• Extract provided:

* * * * *

The objective of this thesis is to examine the implementation by three carefully selected developing countries of one of the most significant and controversial TRIPS flexibilities – compulsory licensing – so as to meet their differing pharmaceutical needs. This objective will be achieved by adopting a comparative approach between international (TRIPS) and domestic (India, Brazil and Thailand) patent laws, and by conducting a cross-national study of these patent regimes. This thesis critically evaluates the compulsory licensing mechanism of the aforementioned countries, each considered to be an emerging economy, capable of challenging the dominance of OECD nations. The findings suggest that each country’s application of compulsory licensing is closely linked to two factors: how it has implemented TRIPS and, its pharmaceutical manufacturing capacity. Where a state capitalises on TRIPS flexibilities and has a well-developed manufacturing capacity, it is unlikely to use compulsory licensing (e.g. India). In contrast, where TRIPS flexibilities are underutilised combined with a low industrial development, then the grant of compulsory licences is highly likely (e.g. Brazil and Thailand).
On the one hand, all the compulsory licence grants, to some extent, produced significant effects on society. In the short-term run, these licences eroded the monopoly of patent holding companies, driving down the price of medicine, thereby increasing the number of patients in treatment. Furthermore, as regards India and Brazil, mandatory licensing also resulted in price deductions for other medicines which were not subject to the compulsory licence. Somewhat surprisingly, in all three country case studies, the generics were not made at the cheapest price, compared with the substitutes available on the market, an important consideration for parties seeking a compulsory licence.

* * * * *

• Data extract:
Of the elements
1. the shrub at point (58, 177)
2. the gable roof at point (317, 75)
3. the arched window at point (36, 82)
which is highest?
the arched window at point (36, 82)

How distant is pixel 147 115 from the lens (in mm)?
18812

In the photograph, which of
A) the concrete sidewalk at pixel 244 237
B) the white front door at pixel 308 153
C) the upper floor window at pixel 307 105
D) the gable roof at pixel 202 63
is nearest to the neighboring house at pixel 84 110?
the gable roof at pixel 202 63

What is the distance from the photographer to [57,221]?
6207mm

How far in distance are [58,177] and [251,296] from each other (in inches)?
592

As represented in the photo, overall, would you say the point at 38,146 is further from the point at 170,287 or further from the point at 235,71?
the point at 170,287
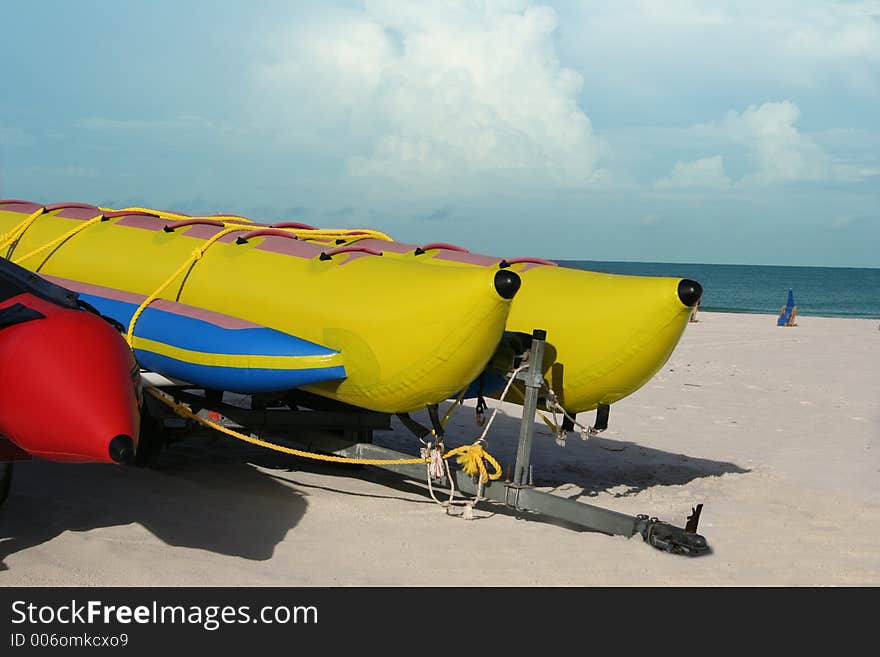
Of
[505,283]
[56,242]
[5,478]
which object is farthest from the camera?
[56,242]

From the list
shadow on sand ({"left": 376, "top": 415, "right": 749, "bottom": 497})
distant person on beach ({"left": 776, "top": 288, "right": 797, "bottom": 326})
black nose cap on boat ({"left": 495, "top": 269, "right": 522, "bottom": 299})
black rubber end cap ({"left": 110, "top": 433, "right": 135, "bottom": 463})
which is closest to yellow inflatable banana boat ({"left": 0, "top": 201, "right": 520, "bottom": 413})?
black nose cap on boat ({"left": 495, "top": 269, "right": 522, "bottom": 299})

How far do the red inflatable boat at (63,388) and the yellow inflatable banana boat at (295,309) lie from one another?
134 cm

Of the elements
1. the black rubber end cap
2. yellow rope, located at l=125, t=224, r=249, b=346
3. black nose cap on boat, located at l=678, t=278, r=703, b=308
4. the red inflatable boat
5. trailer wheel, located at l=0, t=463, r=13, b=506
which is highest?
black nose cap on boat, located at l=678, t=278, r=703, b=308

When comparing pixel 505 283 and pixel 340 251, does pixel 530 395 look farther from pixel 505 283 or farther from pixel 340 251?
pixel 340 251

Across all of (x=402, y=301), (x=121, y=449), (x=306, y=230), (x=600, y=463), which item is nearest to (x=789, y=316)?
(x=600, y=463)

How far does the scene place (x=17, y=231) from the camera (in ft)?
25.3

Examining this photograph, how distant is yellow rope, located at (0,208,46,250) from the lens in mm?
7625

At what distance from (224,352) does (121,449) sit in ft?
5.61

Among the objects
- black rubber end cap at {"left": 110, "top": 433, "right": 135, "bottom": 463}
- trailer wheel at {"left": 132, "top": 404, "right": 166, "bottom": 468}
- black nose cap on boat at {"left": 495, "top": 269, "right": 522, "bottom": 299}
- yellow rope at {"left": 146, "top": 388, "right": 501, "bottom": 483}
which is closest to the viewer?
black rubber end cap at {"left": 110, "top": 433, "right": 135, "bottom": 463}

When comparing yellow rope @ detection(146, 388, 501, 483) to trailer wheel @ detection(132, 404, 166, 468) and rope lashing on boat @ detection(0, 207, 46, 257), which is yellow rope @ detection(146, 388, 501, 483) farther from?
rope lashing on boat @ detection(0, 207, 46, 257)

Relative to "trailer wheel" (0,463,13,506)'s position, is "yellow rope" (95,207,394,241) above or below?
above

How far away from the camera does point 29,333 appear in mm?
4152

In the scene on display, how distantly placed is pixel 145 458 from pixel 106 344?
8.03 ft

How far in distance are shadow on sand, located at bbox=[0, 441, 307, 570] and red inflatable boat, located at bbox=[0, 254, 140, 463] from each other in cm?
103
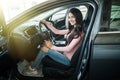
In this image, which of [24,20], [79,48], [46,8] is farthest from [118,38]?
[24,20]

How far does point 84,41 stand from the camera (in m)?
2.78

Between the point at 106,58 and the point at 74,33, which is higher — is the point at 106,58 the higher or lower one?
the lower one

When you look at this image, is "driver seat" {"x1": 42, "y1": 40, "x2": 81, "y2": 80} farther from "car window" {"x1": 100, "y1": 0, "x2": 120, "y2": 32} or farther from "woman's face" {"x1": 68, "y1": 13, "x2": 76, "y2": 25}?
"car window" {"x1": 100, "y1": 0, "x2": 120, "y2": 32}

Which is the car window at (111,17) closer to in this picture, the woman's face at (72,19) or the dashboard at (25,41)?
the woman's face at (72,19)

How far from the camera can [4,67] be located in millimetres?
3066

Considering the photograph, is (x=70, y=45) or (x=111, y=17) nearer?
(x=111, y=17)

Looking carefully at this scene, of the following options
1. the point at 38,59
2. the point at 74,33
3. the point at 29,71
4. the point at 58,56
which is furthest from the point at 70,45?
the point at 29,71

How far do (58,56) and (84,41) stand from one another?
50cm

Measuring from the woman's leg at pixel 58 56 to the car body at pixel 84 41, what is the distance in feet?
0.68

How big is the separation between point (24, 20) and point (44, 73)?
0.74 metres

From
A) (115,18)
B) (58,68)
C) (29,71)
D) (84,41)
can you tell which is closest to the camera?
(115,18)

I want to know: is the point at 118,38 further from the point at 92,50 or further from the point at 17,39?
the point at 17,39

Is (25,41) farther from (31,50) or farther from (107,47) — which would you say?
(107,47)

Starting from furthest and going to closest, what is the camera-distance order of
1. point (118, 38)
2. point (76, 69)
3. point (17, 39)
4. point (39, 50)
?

* * * * *

• Work to complete:
- 1) Which three countries' patent laws does the thesis abstract compare with TRIPS?
- 2) Write the next part of the thesis abstract on compulsory licensing, starting after its final sentence.
The entries have nothing to do with the thesis abstract.

• Answers for the exercise:
- 1) India, Brazil and Thailand.

- 2)
This work concludes that each country case study has developed its own distinctive regime. The fact that India’s compulsory licences were initiated by private companies signifies that this legal tool has mainly served its thriving pharmaceutical industry. An absence of governmental participation in India has caused the country’s mandatory licensing to be seen as purely a legal issue. Meanwhile, Brazil and Thailand applied government use licences to respond to their national health needs. This gave a strong political hue to the compulsory licensing regimes in those countries, particularly Thailand’s. While Brazil efficiently employed these licences as
strategic threats in return for price cuts offered by patent holding companies, the seven licences issued by Thailand’s post-coup government are considered extraordinary. It was viewed that an unlawful government was trying to curry favour with the Thai people. The legitimacy of the Thai licences was placed in significant doubt. Given each country’s unique characteristics, it is clear that compulsory licensing should not be regarded as a ‘one-size-fits-all’ solution to combat all healthcare issues in less-developed nations. In addition, this work seeks to achieve a secondary objective of critically evaluating the position of the following multilateral organisations on the issue of compulsory licensing of pharmaceutical products: the EU, WIPO, the WHO, and health-related NGOs. While the EU has built an image as a quiet and tactful player, WIPO displays subtle opposition to compulsory licensing. The WHO attempts to maintain a neutral stance in the ongoing deliberations while the NGOs want to dismantle any barriers to the access to medicines, created by TRIPS.